> [TASK REQUIREMENTS] Rewrite the records starting at the line containing "Give a ranking of" and ending at the line containing "from furthest to nearest." as a numbered list, leaving out any blank lines.

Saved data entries
══════
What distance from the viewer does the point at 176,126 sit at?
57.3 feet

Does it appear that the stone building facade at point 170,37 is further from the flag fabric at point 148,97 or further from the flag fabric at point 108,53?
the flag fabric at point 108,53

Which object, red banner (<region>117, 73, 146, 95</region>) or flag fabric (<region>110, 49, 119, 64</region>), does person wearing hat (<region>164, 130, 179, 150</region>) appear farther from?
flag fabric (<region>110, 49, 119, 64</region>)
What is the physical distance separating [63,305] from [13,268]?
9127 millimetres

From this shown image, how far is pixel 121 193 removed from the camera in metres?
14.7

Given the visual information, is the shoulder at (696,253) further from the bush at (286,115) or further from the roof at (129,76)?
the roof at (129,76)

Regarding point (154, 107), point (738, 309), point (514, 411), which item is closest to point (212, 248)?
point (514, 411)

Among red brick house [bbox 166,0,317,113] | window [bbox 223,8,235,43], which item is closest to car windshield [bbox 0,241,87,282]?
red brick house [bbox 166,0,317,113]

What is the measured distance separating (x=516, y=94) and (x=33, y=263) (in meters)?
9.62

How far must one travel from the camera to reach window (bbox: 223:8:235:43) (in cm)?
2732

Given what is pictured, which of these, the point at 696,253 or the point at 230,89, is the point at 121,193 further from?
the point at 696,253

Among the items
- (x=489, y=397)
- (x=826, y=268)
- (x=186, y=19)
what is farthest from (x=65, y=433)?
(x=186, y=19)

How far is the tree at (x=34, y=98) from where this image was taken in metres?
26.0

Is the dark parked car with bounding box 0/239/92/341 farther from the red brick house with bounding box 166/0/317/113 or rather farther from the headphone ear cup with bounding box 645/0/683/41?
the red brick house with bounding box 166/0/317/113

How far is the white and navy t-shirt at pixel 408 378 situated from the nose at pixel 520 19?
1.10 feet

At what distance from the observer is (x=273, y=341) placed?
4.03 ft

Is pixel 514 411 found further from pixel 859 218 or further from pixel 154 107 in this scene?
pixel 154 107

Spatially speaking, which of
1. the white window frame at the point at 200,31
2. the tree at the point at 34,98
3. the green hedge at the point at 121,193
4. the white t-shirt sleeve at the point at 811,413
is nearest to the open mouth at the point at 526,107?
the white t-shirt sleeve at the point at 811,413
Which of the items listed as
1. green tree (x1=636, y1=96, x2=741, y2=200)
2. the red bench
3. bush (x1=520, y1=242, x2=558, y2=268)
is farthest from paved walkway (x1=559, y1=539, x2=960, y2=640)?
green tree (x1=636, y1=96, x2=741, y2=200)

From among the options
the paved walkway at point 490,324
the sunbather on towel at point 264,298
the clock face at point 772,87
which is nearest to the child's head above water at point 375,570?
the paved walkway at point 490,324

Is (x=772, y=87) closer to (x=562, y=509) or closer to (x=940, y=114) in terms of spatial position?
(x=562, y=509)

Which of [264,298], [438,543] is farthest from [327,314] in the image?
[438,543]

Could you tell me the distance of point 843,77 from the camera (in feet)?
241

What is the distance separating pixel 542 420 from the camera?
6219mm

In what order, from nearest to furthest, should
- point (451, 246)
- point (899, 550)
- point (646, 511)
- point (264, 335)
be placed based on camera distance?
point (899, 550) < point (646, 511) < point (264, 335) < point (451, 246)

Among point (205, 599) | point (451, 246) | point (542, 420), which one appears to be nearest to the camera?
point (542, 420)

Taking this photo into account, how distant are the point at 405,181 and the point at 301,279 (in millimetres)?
══════
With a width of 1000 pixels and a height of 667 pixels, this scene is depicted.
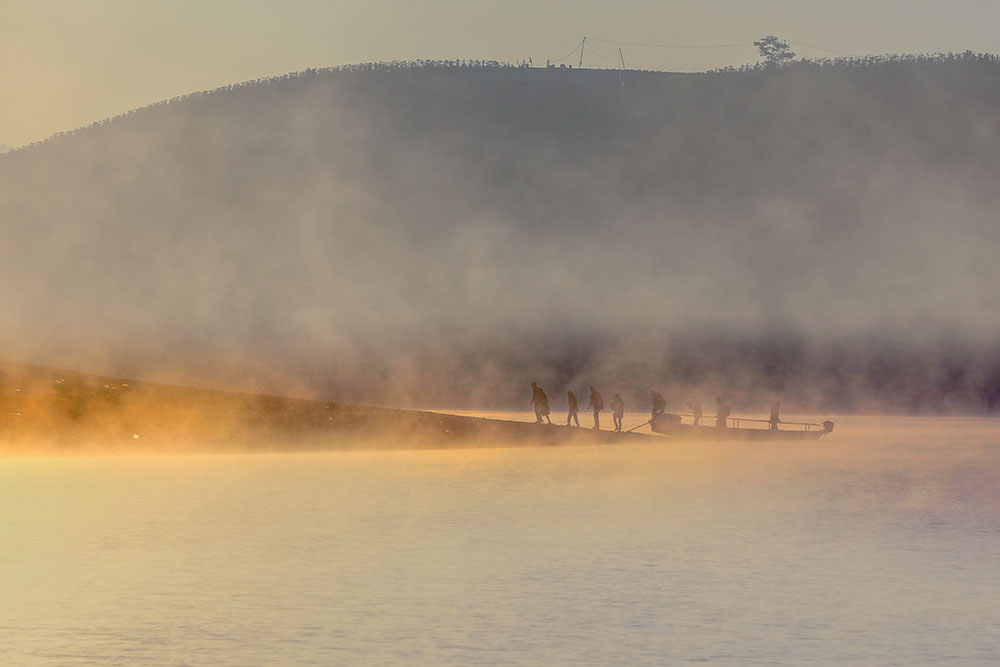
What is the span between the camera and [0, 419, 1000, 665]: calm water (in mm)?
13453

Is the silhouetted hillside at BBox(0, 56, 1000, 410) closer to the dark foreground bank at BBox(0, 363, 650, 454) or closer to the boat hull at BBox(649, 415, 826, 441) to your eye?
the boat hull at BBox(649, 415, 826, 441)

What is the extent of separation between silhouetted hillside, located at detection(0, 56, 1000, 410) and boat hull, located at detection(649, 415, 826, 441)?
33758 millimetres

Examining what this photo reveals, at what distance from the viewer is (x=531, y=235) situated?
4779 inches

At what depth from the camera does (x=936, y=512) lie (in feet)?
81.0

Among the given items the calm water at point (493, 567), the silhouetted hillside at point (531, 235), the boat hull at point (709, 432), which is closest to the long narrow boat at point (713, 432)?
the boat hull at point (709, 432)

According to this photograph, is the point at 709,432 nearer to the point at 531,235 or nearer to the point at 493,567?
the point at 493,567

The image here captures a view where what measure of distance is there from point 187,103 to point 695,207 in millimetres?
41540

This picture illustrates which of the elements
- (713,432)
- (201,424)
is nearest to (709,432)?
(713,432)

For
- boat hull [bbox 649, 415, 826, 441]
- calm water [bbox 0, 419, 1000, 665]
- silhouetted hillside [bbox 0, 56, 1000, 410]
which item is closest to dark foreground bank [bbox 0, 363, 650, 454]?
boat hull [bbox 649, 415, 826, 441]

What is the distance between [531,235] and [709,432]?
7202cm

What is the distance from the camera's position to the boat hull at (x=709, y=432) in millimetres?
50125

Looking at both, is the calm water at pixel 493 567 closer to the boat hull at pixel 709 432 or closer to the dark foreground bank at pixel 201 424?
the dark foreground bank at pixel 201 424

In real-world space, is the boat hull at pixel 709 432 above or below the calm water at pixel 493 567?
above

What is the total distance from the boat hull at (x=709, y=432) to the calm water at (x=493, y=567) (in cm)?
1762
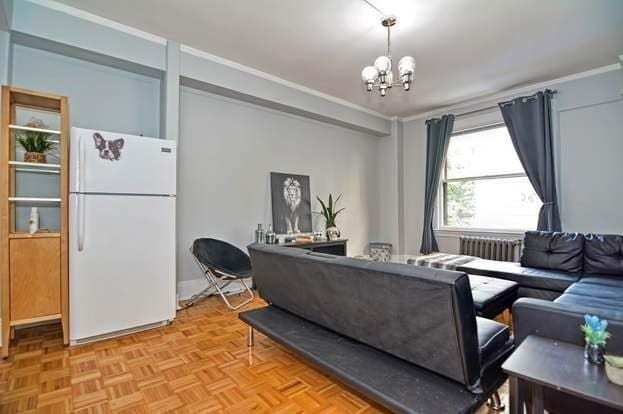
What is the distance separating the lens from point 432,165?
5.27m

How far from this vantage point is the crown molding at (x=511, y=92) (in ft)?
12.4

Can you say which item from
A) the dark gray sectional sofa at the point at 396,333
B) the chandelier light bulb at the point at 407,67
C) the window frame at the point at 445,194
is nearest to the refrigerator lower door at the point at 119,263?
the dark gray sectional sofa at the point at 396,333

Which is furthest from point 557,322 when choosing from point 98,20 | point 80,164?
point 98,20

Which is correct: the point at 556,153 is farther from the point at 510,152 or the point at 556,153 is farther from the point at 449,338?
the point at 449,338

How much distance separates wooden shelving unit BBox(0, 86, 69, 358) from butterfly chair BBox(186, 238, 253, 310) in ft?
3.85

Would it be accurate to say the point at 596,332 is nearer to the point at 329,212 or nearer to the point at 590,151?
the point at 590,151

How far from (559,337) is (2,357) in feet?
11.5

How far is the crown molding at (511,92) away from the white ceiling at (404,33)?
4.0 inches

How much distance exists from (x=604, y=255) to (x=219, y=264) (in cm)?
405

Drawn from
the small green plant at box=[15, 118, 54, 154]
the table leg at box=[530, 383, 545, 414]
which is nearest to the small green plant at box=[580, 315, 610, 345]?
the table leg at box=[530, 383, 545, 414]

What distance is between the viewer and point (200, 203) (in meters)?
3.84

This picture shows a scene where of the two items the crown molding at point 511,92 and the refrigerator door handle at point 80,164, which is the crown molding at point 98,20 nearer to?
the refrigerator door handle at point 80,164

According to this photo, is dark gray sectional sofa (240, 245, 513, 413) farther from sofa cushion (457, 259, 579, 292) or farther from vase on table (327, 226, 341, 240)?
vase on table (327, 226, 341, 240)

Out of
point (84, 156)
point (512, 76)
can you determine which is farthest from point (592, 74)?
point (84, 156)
══════
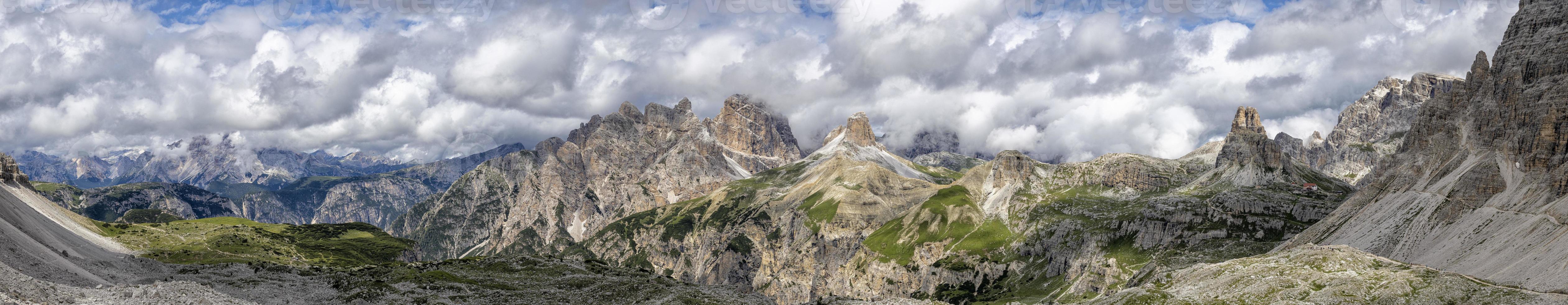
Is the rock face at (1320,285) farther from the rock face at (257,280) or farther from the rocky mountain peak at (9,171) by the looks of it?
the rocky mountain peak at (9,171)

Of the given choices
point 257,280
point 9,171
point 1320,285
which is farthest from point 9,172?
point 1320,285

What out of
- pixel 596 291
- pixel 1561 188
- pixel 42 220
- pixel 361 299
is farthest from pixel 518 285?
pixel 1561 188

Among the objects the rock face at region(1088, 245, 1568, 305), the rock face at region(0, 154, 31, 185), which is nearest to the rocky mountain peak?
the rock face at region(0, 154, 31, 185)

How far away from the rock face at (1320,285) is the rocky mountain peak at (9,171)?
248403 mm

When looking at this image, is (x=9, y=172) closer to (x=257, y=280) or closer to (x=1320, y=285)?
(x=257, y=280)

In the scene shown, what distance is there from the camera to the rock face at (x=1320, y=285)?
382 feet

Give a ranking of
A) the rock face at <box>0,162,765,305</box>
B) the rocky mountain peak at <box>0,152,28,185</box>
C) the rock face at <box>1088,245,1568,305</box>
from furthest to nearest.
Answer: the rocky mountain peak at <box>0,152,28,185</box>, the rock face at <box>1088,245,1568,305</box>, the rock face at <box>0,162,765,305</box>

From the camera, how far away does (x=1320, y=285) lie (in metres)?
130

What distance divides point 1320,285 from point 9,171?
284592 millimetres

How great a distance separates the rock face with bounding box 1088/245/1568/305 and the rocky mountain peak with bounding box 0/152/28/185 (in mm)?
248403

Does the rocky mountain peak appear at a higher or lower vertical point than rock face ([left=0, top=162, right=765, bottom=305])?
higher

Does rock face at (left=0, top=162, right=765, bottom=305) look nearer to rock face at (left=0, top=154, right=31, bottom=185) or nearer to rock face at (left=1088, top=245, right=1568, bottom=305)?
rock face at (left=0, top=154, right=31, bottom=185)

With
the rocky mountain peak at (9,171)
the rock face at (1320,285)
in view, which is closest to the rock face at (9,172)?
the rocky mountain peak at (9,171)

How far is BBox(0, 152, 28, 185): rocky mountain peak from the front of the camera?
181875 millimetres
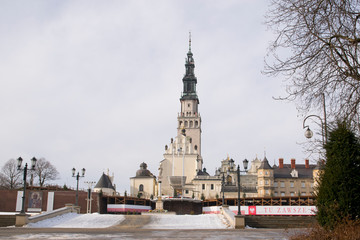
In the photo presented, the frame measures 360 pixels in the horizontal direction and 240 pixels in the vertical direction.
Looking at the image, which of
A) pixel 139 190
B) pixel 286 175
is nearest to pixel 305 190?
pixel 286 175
══════
> [PROBLEM SOLUTION]
1. Give a ranking of
2. A) the rock face at <box>0,162,765,305</box>
3. B) the rocky mountain peak at <box>0,152,28,185</box>
4. C) the rock face at <box>1088,245,1568,305</box>
5. from furthest to nearest.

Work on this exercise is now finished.